▶ PROMPT
Convert the lines from the one containing "All things considered, is" through the last line into a two-column CSV with columns named line_text and answer. Give each line one row, put its text and its answer each in a single quoted field, and replace line breaks with spaces.

▶ RECORDS SHOWN
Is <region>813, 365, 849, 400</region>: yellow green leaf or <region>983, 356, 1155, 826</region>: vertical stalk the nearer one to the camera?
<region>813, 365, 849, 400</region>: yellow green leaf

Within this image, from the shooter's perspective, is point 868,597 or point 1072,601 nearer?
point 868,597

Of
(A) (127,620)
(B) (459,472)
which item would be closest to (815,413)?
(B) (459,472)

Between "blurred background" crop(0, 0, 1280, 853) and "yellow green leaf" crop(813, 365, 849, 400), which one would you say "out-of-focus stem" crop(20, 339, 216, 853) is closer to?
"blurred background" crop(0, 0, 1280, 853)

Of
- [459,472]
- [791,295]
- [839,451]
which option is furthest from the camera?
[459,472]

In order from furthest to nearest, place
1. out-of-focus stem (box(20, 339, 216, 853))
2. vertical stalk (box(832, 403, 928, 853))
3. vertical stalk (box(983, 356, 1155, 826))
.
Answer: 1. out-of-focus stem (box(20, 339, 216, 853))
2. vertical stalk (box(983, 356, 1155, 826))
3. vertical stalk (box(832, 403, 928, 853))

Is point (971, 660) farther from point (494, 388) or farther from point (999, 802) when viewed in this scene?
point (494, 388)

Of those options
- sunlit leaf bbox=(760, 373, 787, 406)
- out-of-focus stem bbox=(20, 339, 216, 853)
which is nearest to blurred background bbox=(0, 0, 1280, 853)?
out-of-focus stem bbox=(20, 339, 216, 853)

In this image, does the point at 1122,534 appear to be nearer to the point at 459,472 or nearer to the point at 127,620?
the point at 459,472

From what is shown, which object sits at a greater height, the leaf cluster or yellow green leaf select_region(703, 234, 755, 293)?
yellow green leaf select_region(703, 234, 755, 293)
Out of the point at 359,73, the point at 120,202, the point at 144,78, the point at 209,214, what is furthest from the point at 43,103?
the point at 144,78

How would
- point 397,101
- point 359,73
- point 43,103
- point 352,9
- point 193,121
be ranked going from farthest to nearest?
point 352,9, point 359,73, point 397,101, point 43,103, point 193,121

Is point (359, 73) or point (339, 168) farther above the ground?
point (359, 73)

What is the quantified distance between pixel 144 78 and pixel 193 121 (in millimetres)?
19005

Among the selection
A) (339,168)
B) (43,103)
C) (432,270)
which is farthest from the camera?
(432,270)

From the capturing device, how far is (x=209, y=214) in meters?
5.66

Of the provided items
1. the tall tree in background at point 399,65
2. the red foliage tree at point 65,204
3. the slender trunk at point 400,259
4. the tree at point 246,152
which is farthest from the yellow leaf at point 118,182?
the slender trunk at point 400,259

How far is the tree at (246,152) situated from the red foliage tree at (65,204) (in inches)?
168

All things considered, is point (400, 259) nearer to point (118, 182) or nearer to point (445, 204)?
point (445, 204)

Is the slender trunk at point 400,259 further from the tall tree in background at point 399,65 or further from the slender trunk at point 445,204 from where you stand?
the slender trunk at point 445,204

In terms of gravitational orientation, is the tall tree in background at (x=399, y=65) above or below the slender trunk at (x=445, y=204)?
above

▶ REPLY TO THE EXERCISE
line_text,answer
"All things considered, is point (400, 259) nearer to point (118, 182) or nearer to point (445, 204)?","point (445, 204)"
"Is the slender trunk at point 400,259 further from the tall tree in background at point 399,65 or further from the slender trunk at point 445,204 from where you stand?","the slender trunk at point 445,204"
"In terms of gravitational orientation, is the tall tree in background at (x=399, y=65) above or below the slender trunk at (x=445, y=204)?","above"